──────── EXTRACTED ENTRIES

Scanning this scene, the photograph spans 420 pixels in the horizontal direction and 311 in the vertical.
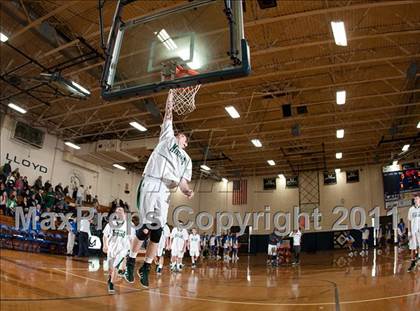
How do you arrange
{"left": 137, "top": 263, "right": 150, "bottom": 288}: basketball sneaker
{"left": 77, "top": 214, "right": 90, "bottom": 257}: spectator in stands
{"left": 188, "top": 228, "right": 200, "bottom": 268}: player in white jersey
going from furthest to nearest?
{"left": 77, "top": 214, "right": 90, "bottom": 257}: spectator in stands < {"left": 188, "top": 228, "right": 200, "bottom": 268}: player in white jersey < {"left": 137, "top": 263, "right": 150, "bottom": 288}: basketball sneaker

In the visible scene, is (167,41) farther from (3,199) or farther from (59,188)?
(59,188)

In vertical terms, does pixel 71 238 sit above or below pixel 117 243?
below

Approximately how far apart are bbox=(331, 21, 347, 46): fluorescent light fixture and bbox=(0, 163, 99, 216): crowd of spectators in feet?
47.1

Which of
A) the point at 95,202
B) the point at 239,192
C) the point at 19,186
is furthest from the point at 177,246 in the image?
the point at 239,192

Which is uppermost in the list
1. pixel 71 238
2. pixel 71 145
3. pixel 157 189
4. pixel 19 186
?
pixel 71 145

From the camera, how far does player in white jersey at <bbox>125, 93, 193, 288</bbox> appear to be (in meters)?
4.48

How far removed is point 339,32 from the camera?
445 inches

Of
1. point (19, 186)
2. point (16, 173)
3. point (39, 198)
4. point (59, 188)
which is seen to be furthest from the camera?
point (59, 188)

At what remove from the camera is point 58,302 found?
14.9 feet

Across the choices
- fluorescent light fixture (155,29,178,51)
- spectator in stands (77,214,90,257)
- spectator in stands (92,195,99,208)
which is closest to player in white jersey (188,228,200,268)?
spectator in stands (77,214,90,257)

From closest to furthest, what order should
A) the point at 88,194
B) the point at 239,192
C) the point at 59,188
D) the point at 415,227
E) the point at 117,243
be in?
the point at 117,243 → the point at 415,227 → the point at 59,188 → the point at 88,194 → the point at 239,192

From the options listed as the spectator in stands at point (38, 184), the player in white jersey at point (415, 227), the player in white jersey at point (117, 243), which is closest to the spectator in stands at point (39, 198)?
the spectator in stands at point (38, 184)

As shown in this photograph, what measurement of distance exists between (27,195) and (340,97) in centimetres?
1525

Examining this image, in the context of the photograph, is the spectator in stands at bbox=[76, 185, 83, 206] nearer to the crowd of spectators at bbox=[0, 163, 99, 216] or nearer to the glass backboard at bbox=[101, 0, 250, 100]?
the crowd of spectators at bbox=[0, 163, 99, 216]
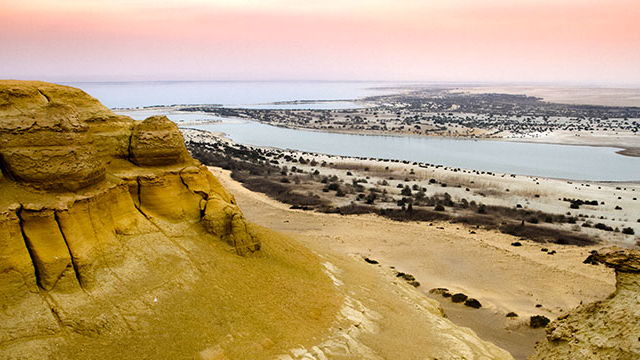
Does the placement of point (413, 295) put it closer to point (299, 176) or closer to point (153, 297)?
point (153, 297)

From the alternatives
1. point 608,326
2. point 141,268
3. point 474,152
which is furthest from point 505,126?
point 141,268

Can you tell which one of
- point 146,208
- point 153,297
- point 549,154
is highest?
point 146,208

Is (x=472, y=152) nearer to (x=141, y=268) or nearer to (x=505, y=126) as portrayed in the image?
(x=505, y=126)

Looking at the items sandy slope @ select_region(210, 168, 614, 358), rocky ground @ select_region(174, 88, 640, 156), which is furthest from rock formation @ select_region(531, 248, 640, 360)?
rocky ground @ select_region(174, 88, 640, 156)

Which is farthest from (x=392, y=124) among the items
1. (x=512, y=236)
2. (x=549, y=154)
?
(x=512, y=236)

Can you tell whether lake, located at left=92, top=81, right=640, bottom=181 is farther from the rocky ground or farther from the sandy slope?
the sandy slope

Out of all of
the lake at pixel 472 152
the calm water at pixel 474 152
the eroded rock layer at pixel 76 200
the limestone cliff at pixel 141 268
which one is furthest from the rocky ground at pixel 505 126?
the eroded rock layer at pixel 76 200
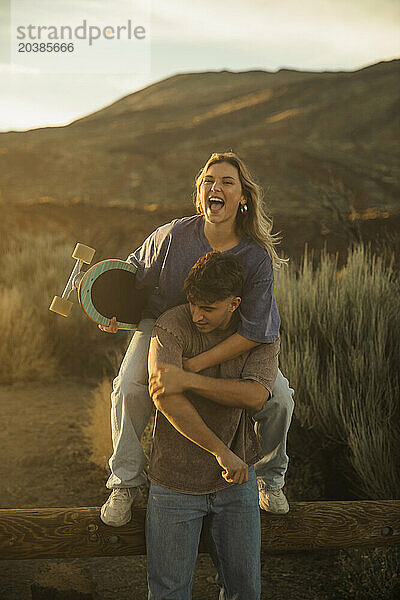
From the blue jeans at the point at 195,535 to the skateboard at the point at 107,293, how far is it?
2.41 ft

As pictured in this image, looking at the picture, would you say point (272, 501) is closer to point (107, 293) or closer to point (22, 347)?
point (107, 293)

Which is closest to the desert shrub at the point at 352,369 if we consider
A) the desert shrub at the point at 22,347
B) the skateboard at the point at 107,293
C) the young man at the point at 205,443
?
the young man at the point at 205,443

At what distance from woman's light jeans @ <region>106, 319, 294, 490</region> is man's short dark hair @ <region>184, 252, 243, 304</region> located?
45cm

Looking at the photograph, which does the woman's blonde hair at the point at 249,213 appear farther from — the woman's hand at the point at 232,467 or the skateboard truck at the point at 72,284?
the woman's hand at the point at 232,467

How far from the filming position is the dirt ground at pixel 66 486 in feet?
14.9

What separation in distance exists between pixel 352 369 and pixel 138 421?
8.92 feet

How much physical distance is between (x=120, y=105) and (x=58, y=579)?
106 feet

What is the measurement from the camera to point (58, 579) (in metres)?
→ 3.71

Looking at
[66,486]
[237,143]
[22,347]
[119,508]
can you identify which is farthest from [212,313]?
[237,143]

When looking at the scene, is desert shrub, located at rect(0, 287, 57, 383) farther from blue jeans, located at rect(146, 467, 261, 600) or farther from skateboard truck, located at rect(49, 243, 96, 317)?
blue jeans, located at rect(146, 467, 261, 600)

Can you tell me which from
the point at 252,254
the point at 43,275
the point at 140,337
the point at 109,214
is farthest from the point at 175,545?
the point at 109,214

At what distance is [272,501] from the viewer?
10.2 ft

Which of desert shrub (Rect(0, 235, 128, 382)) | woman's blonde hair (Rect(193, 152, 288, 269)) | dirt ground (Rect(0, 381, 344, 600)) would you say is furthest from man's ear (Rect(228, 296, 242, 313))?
desert shrub (Rect(0, 235, 128, 382))

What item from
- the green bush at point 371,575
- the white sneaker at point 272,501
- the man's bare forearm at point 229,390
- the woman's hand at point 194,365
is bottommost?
the green bush at point 371,575
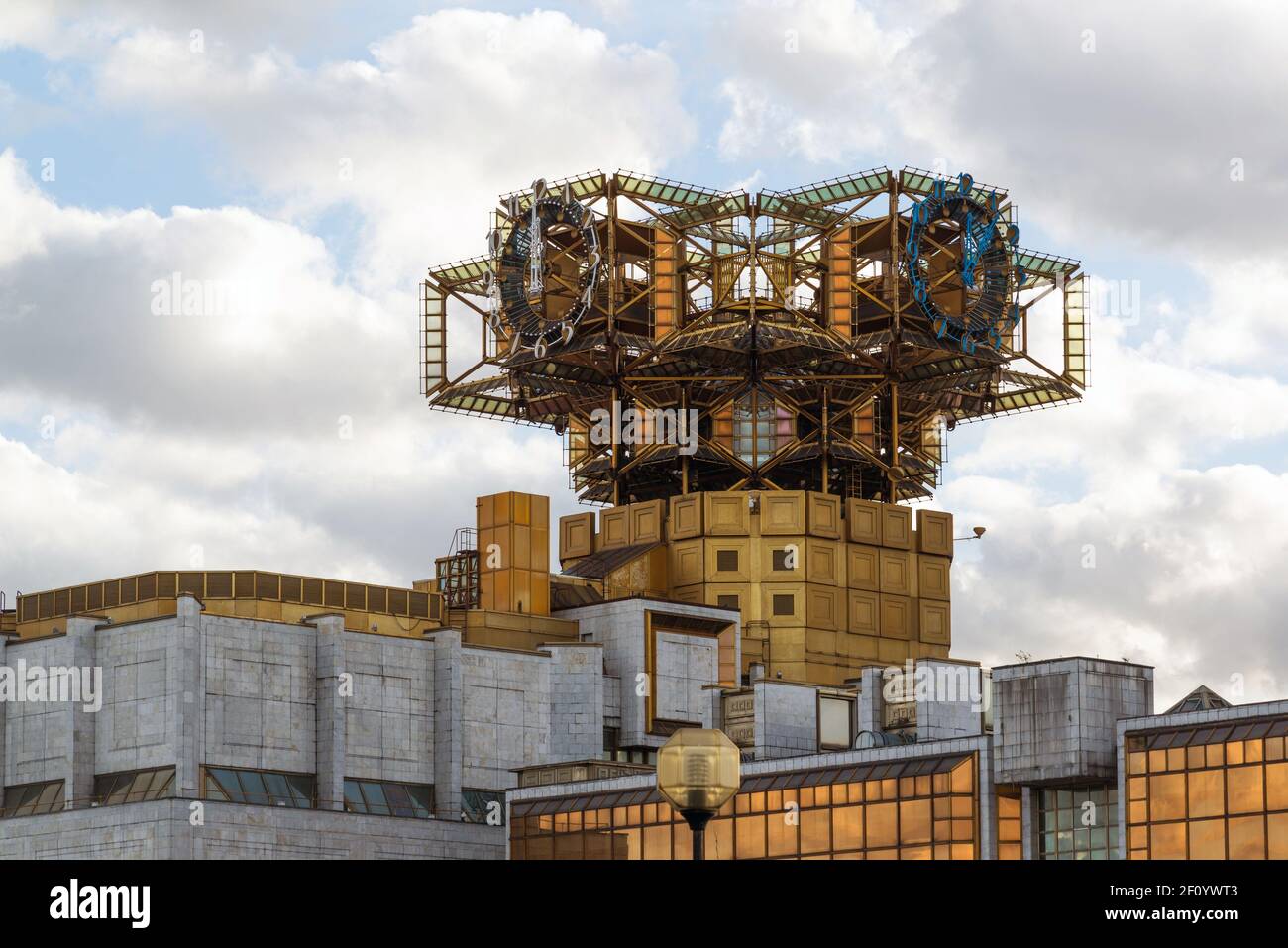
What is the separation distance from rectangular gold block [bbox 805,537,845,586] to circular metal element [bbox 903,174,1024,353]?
47.2ft

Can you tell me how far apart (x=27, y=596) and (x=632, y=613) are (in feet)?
105

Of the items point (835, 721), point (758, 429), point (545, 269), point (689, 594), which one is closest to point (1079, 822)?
point (835, 721)

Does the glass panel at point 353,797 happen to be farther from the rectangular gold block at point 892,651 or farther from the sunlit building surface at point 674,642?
the rectangular gold block at point 892,651

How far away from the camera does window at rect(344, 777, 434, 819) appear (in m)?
120

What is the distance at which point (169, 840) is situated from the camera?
110000mm

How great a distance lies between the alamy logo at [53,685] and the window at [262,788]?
25.6ft

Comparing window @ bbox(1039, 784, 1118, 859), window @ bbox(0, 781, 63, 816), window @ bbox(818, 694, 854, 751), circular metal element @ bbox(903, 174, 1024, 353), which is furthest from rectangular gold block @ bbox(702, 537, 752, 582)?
window @ bbox(1039, 784, 1118, 859)

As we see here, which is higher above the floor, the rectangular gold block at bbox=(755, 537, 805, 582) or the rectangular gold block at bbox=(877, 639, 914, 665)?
the rectangular gold block at bbox=(755, 537, 805, 582)

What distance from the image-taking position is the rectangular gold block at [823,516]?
148 metres

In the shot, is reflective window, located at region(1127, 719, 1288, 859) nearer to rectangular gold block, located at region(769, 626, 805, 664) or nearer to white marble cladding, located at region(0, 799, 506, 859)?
white marble cladding, located at region(0, 799, 506, 859)

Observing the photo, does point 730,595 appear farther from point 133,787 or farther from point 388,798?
point 133,787

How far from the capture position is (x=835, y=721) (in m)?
121

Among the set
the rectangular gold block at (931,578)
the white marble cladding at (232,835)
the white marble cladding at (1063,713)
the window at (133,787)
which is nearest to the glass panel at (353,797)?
the white marble cladding at (232,835)
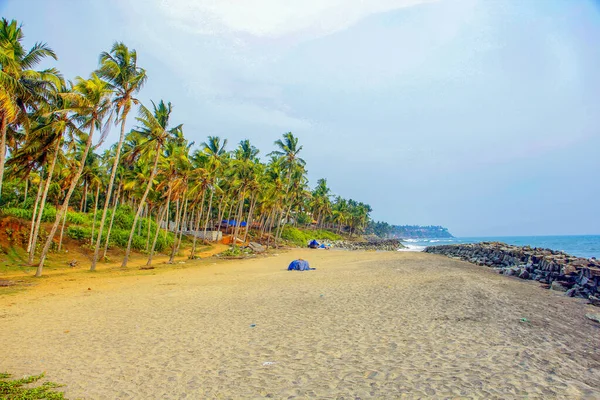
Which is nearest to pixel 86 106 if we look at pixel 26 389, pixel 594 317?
pixel 26 389

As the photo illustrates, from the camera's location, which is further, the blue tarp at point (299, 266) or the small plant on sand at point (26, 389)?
the blue tarp at point (299, 266)

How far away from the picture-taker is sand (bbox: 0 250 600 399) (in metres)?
4.85

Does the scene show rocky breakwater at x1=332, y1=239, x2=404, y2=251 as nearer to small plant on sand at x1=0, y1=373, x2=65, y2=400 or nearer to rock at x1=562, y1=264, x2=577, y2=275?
rock at x1=562, y1=264, x2=577, y2=275

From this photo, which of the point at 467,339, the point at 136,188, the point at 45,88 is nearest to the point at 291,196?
the point at 136,188

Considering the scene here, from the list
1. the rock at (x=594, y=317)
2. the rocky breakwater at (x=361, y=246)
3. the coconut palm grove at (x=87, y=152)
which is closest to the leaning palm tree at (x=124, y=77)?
the coconut palm grove at (x=87, y=152)

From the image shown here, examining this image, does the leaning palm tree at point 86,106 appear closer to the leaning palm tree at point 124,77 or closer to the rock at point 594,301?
the leaning palm tree at point 124,77

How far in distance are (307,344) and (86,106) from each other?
58.0 feet

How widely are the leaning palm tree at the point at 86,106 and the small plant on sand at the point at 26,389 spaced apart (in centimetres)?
1367

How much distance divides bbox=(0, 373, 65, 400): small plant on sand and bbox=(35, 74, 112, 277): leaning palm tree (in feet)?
44.9

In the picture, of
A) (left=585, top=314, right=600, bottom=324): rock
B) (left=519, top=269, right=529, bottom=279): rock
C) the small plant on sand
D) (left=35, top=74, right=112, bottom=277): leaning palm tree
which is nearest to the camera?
the small plant on sand

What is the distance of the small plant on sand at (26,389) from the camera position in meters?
4.44

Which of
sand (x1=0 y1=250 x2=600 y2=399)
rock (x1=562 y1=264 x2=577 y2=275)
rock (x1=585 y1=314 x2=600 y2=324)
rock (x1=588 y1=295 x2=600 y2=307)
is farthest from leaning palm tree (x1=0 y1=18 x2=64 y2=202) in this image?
rock (x1=562 y1=264 x2=577 y2=275)

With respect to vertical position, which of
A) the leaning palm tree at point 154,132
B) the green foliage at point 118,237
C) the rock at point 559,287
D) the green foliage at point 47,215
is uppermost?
the leaning palm tree at point 154,132

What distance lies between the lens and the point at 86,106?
677 inches
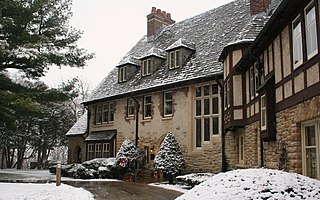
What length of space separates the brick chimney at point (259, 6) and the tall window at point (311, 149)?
1003 cm

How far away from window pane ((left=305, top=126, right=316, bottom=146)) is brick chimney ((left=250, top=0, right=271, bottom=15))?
32.9 ft

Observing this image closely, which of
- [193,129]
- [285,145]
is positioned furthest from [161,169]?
[285,145]

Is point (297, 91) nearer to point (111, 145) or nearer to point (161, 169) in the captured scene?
point (161, 169)

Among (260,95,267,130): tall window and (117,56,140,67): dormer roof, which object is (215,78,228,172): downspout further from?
(117,56,140,67): dormer roof

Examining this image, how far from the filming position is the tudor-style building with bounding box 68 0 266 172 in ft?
62.8

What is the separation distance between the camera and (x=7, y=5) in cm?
1975

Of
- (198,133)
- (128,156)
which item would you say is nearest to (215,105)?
(198,133)

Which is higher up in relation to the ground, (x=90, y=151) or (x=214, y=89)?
(x=214, y=89)

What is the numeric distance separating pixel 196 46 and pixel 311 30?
14238 millimetres

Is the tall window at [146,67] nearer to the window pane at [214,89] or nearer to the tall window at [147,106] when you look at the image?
the tall window at [147,106]

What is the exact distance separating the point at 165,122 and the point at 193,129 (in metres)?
2.15

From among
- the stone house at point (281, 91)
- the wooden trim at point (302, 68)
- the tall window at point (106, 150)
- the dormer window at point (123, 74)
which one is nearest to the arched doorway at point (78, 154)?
the tall window at point (106, 150)

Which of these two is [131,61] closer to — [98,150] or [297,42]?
[98,150]

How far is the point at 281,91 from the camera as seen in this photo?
1041 cm
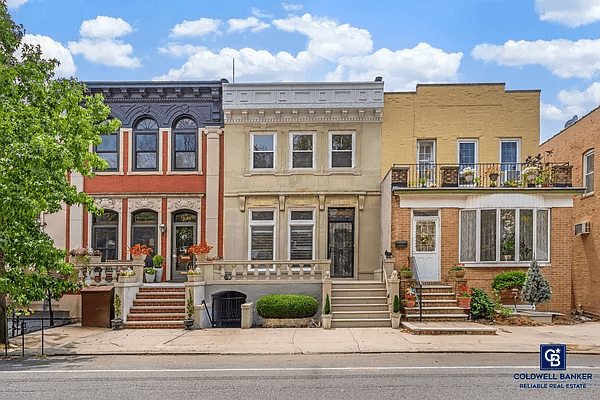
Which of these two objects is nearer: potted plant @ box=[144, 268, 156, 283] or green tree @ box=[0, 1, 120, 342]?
green tree @ box=[0, 1, 120, 342]

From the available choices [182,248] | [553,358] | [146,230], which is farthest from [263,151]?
[553,358]

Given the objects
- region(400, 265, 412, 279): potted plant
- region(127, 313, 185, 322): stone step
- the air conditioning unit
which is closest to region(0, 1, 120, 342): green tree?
region(127, 313, 185, 322): stone step

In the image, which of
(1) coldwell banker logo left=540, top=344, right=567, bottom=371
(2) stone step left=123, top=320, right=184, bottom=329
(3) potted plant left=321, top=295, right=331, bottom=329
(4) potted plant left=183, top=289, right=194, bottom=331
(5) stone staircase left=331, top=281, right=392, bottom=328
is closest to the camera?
(1) coldwell banker logo left=540, top=344, right=567, bottom=371

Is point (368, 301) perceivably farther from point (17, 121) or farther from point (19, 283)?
point (17, 121)

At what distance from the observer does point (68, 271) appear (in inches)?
557

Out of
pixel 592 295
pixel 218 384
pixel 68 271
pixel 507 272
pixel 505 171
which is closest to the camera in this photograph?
pixel 218 384

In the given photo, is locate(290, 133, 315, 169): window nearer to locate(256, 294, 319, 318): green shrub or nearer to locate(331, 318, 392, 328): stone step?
locate(256, 294, 319, 318): green shrub

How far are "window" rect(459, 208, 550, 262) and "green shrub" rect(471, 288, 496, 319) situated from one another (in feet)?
5.69

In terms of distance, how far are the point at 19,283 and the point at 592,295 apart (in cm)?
1861

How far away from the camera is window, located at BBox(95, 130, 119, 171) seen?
2252 centimetres

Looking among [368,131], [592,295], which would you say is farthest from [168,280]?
[592,295]

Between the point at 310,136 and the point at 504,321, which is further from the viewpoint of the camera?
the point at 310,136

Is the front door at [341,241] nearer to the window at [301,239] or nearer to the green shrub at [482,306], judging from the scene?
the window at [301,239]

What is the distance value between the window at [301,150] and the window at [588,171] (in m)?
10.4
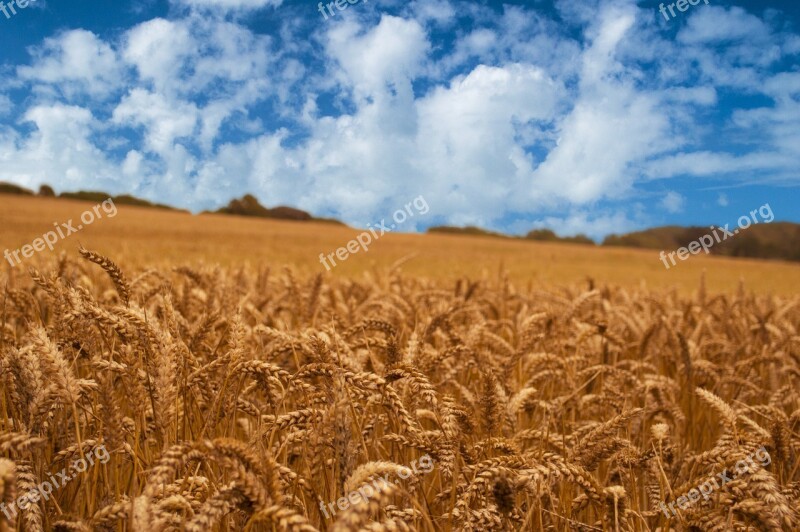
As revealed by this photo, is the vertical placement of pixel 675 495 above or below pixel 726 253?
below

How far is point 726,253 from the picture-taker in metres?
108

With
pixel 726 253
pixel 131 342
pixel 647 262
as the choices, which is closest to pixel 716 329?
pixel 131 342

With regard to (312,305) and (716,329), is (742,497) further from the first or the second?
(716,329)

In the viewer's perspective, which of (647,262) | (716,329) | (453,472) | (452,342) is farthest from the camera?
(647,262)

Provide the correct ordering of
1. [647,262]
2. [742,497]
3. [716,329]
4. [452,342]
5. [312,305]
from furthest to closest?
[647,262], [716,329], [312,305], [452,342], [742,497]

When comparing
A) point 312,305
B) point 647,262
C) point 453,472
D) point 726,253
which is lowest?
point 453,472

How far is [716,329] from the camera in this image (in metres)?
5.80

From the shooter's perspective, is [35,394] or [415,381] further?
[35,394]

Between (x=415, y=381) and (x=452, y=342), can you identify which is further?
(x=452, y=342)

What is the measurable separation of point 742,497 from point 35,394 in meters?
2.13

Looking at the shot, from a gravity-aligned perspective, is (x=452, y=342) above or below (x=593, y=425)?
above

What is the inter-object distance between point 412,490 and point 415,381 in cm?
41

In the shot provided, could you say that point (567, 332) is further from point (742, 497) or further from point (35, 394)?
point (35, 394)

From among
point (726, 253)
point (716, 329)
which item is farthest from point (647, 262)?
point (726, 253)
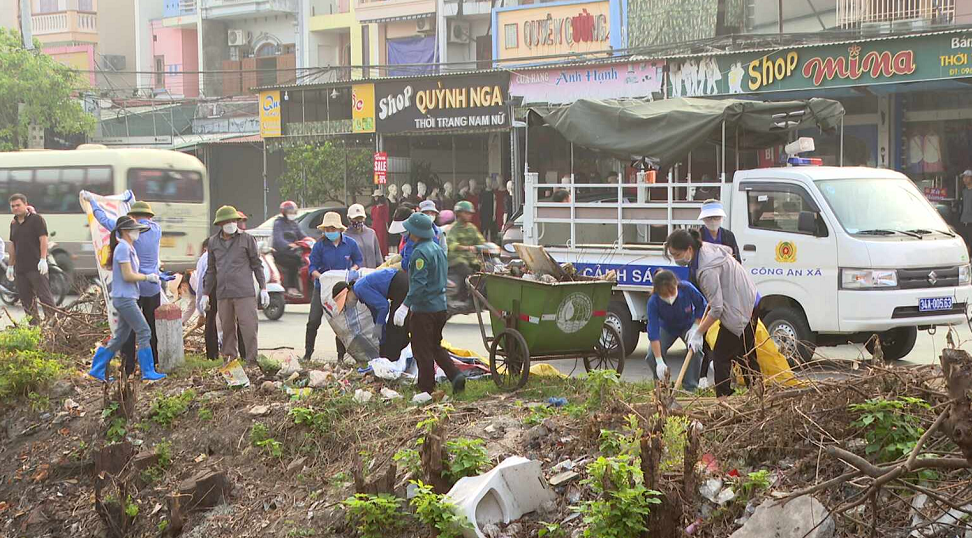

────────────────

TASK TO CARRY OUT => Take the part that opens with the line containing "Looking at the shot, from" and closes at the end of the records, and write those lines out again with "inter-object distance" switched to "separation" and nothing else changed. Leave the pictures out.

RESPONSE TO THE TASK =>
Looking at the shot, from a gravity-aligned perspective, is (x=452, y=342) above or below (x=593, y=425)?
above

What is the separation between point 412,490 and point 415,381 in cm?
41

In the shot provided, could you say that point (567, 332) is further from point (742, 497) or further from point (35, 394)?
point (35, 394)

From among
point (726, 253)
point (716, 329)
which item is farthest from point (647, 262)?
point (726, 253)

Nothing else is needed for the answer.